[[ Text passage open ]]

Slotin Art Auction in Buford
More than 800 items for sale


The Atlanta Journal-Constitution
Published on: 11/03/06

Folk is not a dying art.

Only the artists and their cultures seem to be disappearing.

Becky Stein/Special
The Slotin Auction has become the market-setting event for folk art in the U.S. The auction will feature the majority of the collection of Ruth West, of Atlanta.(BECKY STEIN/Special)
 
Becky Stein/Special
The Slotin Art Auction will feature the majority of the collection of Ruth West, of Atlanta. From the collection: Item #216 is a Howard Finster deluxe glass panel box dated June '85 and est. $5,000-$8,000. (BECKY STEIN/Special)
 

The interest in the works of self-taught artists remains on the rise, as will be demonstrated Saturday at the Slotin Auction. In this twice-yearly event, a former grocery store beside the railroad tracks in downtown Buford becomes a commercial focal point of the folk art world.

The featured works among the more than 800 items to be put up for bid include a 5-inch-tall face jug made by an anonymous slave (expected to bring more than $20,000); a birdbath carved from recycled limestone ($30,000); a pencil-and-crayon abstraction titled "The Masked Man" painted by a German mental patient ($10,000); and a painting of a 1920s football player on a scrap of tin ($8,000).

In recent years, the auctions have brought in $1.5 million or more in total sales for the day, according to Steve Slotin, the Buford art dealer who stages the sales events.

Authentic self-taught folk artists are nearly an extinct breed, Slotin said. In the 1980s, when collectors' interest in these artists began to escalte dramatically, many of the artists, though elderly, were still accessible.

"But in the past 20 years, we've lost almost every one of them," Slotin said.

[[ Text passage closed ]]

Exercise instructions:
- A) Sum up the article on the Slotin Auction in two sentences.
- B) Write the next few paragraphs of the Slotin Auction article, starting right after its final sentence.

[[ Recorded data open ]]

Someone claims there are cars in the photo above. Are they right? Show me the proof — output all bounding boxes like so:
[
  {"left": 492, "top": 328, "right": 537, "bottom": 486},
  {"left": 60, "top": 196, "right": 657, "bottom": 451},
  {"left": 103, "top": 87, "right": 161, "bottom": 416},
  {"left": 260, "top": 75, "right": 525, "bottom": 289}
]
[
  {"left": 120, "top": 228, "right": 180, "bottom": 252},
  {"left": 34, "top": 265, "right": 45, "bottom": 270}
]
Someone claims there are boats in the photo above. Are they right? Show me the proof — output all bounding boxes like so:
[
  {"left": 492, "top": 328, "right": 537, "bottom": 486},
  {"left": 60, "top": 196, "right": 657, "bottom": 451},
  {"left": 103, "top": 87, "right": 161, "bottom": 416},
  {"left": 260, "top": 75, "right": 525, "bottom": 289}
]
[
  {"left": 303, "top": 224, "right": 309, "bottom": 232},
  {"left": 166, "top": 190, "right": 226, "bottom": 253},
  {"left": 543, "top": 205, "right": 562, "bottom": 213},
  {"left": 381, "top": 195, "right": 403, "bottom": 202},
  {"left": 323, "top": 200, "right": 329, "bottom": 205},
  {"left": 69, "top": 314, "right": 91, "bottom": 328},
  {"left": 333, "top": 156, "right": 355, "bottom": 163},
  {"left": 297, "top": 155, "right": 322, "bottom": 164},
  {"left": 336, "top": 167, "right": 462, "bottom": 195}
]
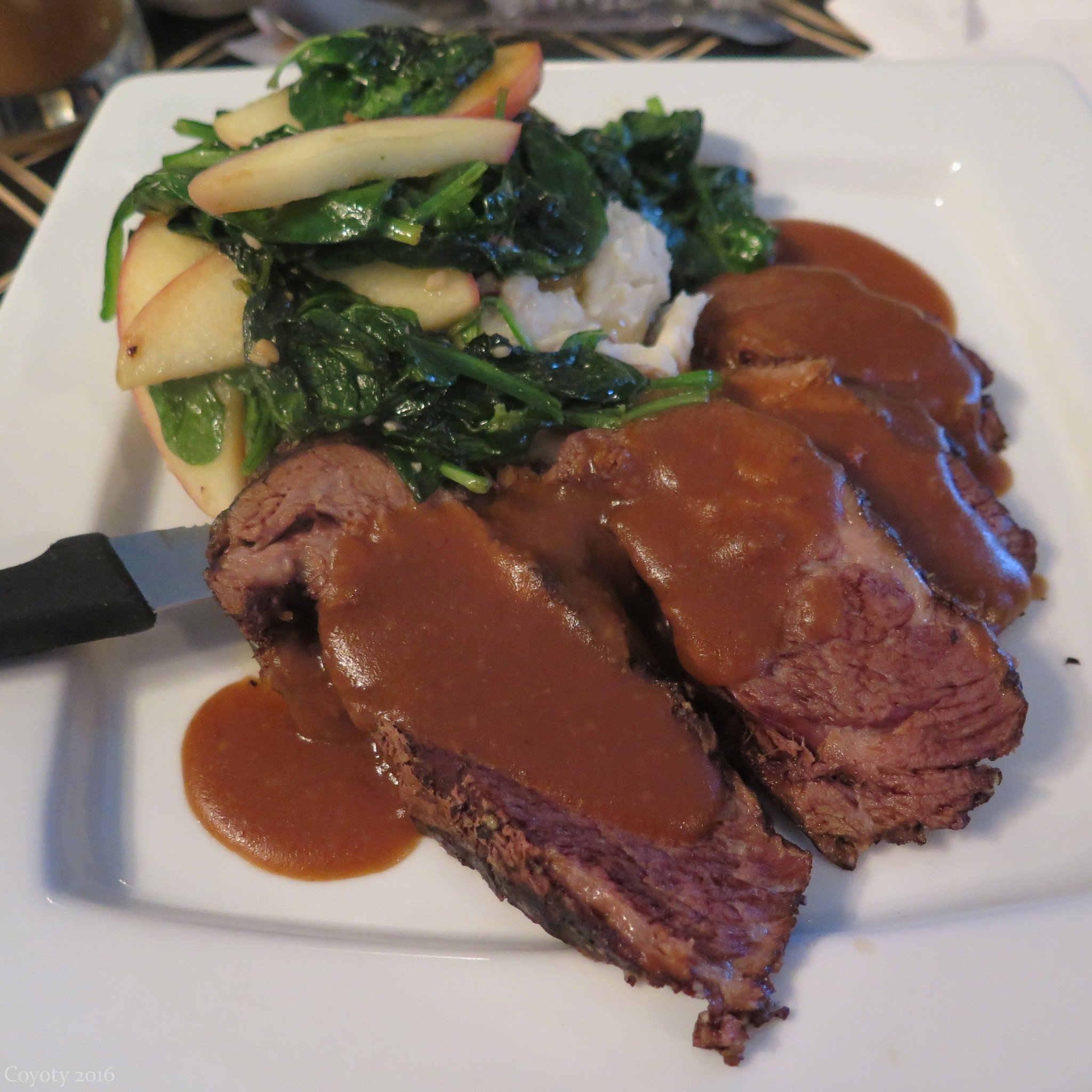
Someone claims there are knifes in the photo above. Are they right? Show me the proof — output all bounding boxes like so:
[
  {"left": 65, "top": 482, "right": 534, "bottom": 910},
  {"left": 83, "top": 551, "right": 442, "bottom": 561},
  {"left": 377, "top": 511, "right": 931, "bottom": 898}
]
[{"left": 0, "top": 523, "right": 216, "bottom": 668}]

[[ Recorded data closed ]]

Results for each task:
- A) The twice-yearly Slotin Auction, held in a former grocery store in downtown Buford, will offer more than 800 items on Saturday, including a face jug made by an anonymous slave that is expected to bring more than $20,000. Steve Slotin says the auctions have brought in $1.5 million or more in a day in recent years, but authentic self-taught folk artists are nearly an extinct breed.

- B)
Moreover, the isolated rural settings where most of these artists lived and worked are also being lost, he added.

"Now, everybody has access to education, television and the outside world," Slotin said.

Folk artists became more prized, as collectors searched for art that was "raw, different, and new," he said.

That quest has led to a spike in interest in a related art form — what Slotin referred to as "Art Brut", or "Insane Art." Like some of the most popular folk art, the drawings of patients of mental institutions sometimes exhibits a similar unschooled, pure form of expression, he said.

The work of Adolf Wolfli, a deceased mental patient from Germany, is the cover art for the catalog for Saturday's auction.

About half of the works to be auctioned come from the collection of Ruth West, a retired Atlanta attorney.

West, who now lives in Rabun County, said the sale day will be a difficult one for her. Having spent about 20 years assembling the collection, she's not sure whether she'll attend the auction.

"I can hardly even look at the catalog; it's so hard," West said.

She was able to meet some of the artists whose works she collected. Howard Finster, the North Georgia lay preacher who became world famous for his religious folk art, was among her friends. West was also acquainted with Mose Tolliver, the Alabama folk artist who died this past week. More than a dozen of his works, mostly housepaint on pieces of board, will be included in the auction.

In the early years of her folk art collecting, West said, fine art experts tended to look down at those who produced and dealt in folk art. "They'd say you can't spend $50 on something and call it art," she said.

Now though, many museums, including Atlanta's High Museum of Art, have special collections of folk art.

West said she still can't explain the impact of folk art, except in terms of the emotional impact it has had for her.

"I"ve always had a gut reaction to it," West said.